──────── Отрывок для чтения

Читаем От неолита до Главлита полностью

— «Искажение истории»: на самом деле подразумевалось как раз обратное — стремление автора придерживаться фактов, установленных исторической наукой, но по причинам идеологического порядка признанных «вредными» или «несвоевременными». Наиболее характерный и бросающийся в глаза случай — пересмотр, начиная с середины тридцатых годов, в связи с поворотом к «державности», отношения к личностям и эпохам Ивана IV, Петра I, народовольцам-террористам и т. д.

Указанными темами цензурная практика изъятий, разумеется, не исчерпывается. Помимо доводов идеологического и политического характера, цензоры прибегали иногда и к «эстетическим», но ничего, кроме стереотипной и никак не аргументированной формулировки: «Книга художественной ценности не представляет», придумать не могли. Под такую формулу подводились даже произведения таких крупных художников слова, как, например, Бабель и Сельвинский. Столь же универсально обвинение в «пессимизме и упадочничестве», а также в «идеализме» автора. В тридцатые годы цензоры начинают усматривать отступления от «метода социалистического реализма» в самой стилистике художественных произведений. Отсюда — запрет произведений вполне лояльных и, более того, вполне просоветских только за приверженность автора к нетрадиционной поэтике и авангардной форме — например, произведений обериутов и даже футуристов, политические игры с которыми в то время заканчиваются.

────────────────

**Письменное задание 1:** Воспроизведите без изменений часть списка от строки, содержащей «Among the objects», до самого конца списка, включая обе границы.

──────── Предоставленный список

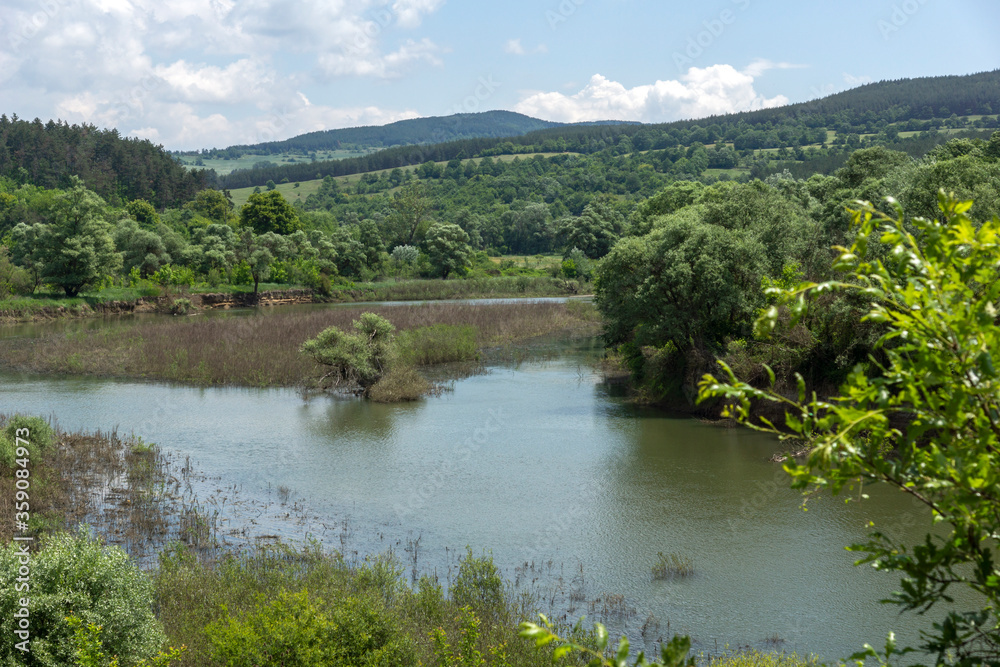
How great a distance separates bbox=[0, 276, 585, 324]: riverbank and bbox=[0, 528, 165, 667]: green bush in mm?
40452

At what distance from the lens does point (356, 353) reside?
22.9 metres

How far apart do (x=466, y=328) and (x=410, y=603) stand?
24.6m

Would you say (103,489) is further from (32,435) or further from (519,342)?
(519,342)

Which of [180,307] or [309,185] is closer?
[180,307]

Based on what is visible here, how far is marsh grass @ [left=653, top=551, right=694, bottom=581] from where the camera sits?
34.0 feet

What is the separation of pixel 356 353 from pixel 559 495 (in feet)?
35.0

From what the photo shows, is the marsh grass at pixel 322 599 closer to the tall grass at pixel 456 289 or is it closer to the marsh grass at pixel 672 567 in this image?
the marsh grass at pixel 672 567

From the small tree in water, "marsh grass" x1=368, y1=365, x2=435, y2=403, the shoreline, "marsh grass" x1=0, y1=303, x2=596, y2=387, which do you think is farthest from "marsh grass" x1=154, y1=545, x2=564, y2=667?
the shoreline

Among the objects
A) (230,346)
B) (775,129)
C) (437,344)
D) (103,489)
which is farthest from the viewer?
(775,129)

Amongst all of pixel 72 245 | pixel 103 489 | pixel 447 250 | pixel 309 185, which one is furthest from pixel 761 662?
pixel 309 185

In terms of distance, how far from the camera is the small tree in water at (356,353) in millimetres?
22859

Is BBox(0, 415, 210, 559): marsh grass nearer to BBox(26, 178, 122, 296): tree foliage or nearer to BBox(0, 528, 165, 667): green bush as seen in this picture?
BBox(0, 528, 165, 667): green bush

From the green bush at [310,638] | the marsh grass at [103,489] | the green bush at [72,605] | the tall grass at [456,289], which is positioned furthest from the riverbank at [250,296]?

────────────────

**Письменное задание 2:** Продублируйте слово в слово весь отрывок о советской цензуре.

**Правильный ответ 1:**
Among the objects
A) (230,346)
B) (775,129)
C) (437,344)
D) (103,489)
which is farthest from the viewer?
(775,129)

Amongst all of pixel 72 245 | pixel 103 489 | pixel 447 250 | pixel 309 185, which one is furthest from pixel 761 662?
pixel 309 185

In terms of distance, how far from the camera is the small tree in water at (356,353) in millimetres?
22859

Is BBox(0, 415, 210, 559): marsh grass nearer to BBox(26, 178, 122, 296): tree foliage or nearer to BBox(0, 528, 165, 667): green bush as seen in this picture?
BBox(0, 528, 165, 667): green bush

From the green bush at [310,638] | the marsh grass at [103,489] | the green bush at [72,605] | the tall grass at [456,289], which is positioned furthest from the riverbank at [250,296]?

**Правильный ответ 2:**
Читаем От неолита до Главлита полностью

— «Искажение истории»: на самом деле подразумевалось как раз обратное — стремление автора придерживаться фактов, установленных исторической наукой, но по причинам идеологического порядка признанных «вредными» или «несвоевременными». Наиболее характерный и бросающийся в глаза случай — пересмотр, начиная с середины тридцатых годов, в связи с поворотом к «державности», отношения к личностям и эпохам Ивана IV, Петра I, народовольцам-террористам и т. д.

Указанными темами цензурная практика изъятий, разумеется, не исчерпывается. Помимо доводов идеологического и политического характера, цензоры прибегали иногда и к «эстетическим», но ничего, кроме стереотипной и никак не аргументированной формулировки: «Книга художественной ценности не представляет», придумать не могли. Под такую формулу подводились даже произведения таких крупных художников слова, как, например, Бабель и Сельвинский. Столь же универсально обвинение в «пессимизме и упадочничестве», а также в «идеализме» автора. В тридцатые годы цензоры начинают усматривать отступления от «метода социалистического реализма» в самой стилистике художественных произведений. Отсюда — запрет произведений вполне лояльных и, более того, вполне просоветских только за приверженность автора к нетрадиционной поэтике и авангардной форме — например, произведений обериутов и даже футуристов, политические игры с которыми в то время заканчиваются.